Perubahan iklim semakin terasa dampaknya bagi kehidupan manusia, kebakaran hebat di California, Turki, Australia dan negara lain pada tahun 2021 ini seharusnya menjadi refeksi pentingnya negara G20 untuk berkerjasama lebih serius lagi bagi mencari solusi perubahan iklim global.
Bila satu negara tidak bersepakat mengurangi karbonnya maka perubahan iklim yang lebih buruk tidak dapat dihindari juga. Kerjasama terkait perubahan iklim tidak bisa dilakukan parsial dan tidak kolektif harus kompak dan komitmen harus disampaikan dalam satu voice yang sama. Ini tantangannya.
Indonesia perlu jujur kepada dunia bahwa model ekonomi Indonesia masih menerapkan konsep struktur ekonomi kolonialis yang eksploitatif dimana ekonomi tergantung pada sektor komoditas dan primer. Kelapa Sawit dan Batubara adalah sumber pendapatan negara yang diandalkan namun dengan ikutnya komitmen Indonesia pada COP26, Indonesia harus mau berinvestasi besar pada penerapan teknologi dan serius menata SDMnya. Konsep Indonesia menjadi ekonomi nomor 4 dunia harus disertai model ekonomi gaya baru yang serius berinvestasi pada teknologi ramah lingkungan dan menerapkan inovasi sebagai sumber pertumbuhan ekonominya bukan lagi kepada sektor primer yang sangat eksploitatif.
Indonesia seharusnya menjadi katalis yang konstruktif dalam memecahkan ketegangan dunia saat ini. Polarisasi AS-China seharusnya tidak merusak tatanan ekonomi dunia. Bila ada kompetisi diantara kekuatan ekonomi AS dan China seharusnya tidak memiliki efek destruktif bagi tatanan ekonomi negara lain.
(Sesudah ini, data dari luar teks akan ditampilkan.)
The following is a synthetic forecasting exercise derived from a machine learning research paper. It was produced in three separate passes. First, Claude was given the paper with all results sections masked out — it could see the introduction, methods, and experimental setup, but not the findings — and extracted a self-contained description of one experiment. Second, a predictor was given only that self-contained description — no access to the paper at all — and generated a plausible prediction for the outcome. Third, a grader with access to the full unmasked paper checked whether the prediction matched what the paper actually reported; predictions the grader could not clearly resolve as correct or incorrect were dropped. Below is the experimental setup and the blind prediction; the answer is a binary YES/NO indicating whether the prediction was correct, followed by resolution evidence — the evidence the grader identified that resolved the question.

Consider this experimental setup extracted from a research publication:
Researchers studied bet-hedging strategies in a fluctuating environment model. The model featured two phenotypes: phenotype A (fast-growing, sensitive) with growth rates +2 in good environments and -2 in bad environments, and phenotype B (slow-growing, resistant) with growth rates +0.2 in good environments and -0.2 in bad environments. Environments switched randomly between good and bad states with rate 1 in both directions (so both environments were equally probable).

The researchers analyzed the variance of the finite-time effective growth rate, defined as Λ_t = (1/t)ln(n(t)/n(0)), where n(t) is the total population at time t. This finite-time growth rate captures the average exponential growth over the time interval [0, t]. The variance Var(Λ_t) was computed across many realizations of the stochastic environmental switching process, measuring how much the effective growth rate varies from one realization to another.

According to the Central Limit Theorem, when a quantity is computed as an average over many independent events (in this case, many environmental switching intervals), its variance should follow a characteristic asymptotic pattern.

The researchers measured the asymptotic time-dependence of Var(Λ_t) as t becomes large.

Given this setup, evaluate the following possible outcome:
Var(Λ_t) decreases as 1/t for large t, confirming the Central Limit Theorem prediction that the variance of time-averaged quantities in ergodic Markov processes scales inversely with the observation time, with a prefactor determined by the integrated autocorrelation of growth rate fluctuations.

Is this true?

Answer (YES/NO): NO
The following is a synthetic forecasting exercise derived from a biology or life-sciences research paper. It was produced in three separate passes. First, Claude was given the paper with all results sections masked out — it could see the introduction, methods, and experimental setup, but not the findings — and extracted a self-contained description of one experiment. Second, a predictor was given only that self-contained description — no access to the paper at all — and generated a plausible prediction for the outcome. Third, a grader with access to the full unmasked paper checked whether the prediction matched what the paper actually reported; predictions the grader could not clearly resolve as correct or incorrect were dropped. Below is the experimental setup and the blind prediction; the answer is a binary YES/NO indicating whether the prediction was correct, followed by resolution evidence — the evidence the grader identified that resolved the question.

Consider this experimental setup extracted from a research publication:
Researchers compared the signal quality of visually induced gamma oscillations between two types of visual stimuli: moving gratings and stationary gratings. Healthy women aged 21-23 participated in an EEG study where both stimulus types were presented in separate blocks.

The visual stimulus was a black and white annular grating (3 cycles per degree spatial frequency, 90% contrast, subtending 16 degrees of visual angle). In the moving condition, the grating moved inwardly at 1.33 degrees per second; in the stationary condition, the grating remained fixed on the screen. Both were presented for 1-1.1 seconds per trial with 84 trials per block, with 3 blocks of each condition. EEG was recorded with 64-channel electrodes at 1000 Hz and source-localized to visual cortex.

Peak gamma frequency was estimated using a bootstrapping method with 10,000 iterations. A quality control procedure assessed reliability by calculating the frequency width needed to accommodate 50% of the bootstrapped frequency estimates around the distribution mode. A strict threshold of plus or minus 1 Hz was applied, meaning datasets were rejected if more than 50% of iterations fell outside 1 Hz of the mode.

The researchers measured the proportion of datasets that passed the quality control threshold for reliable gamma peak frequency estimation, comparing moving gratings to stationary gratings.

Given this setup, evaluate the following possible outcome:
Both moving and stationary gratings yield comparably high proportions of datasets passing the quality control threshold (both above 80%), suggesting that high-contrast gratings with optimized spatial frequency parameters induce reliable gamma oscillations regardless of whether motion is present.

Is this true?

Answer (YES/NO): NO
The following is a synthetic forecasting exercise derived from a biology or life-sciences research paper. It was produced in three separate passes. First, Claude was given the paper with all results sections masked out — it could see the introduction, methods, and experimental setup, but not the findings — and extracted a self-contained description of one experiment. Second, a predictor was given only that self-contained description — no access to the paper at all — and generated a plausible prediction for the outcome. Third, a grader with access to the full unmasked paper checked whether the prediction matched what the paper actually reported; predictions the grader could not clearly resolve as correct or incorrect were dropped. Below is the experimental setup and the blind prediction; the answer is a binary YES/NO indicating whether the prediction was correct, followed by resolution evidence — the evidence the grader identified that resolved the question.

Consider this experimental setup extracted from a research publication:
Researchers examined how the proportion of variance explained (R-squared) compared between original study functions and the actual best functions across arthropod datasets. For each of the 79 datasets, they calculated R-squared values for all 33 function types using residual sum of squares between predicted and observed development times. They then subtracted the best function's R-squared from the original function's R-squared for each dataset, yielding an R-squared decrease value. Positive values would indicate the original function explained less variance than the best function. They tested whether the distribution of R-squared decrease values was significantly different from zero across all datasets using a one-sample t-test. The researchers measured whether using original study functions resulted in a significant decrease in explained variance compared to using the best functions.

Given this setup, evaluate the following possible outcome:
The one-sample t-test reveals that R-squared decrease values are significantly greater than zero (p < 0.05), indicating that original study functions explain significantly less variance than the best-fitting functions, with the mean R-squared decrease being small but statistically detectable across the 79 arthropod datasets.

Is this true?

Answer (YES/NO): NO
Indonesia seharusnya menjadi pelopor dalam membuat aturan main kompetisi ekonomi AS dan China yang lebih sehat sehingga negara-negara lain yang mayoritas tidak terkena dampak ekor (tail effects) dari kompetisi tersebut. Indonesia seharusnya bisa membangkitkan semangat kebersamaan dan kerjasama multilateral yang selama ini semakin tergerus.
Dalam melaksanakan Presidensi KTT G20 tahun 2022. Indonesia juga perlu belajar dari event pertemuan IMF-World Bank 2018 lalu dimana Indonesia tuan rumahnya. Harus diakui, Indonesia sukses dalam melaksanakan KTT IMF-World Bank tersebut namun Indonesia belum optimal menawarkan solusi-solusi keuangan internasional yang ada. Indonesia harus naik kelas lagi dari sukses menjadi event organizer penyelenggara KTT menjadi sukses menjadi aktor aktif yang menguraikan dan menyelesaikan persoalan-persoalan dunia. Semoga dan Selamat Bekerja Indonesia!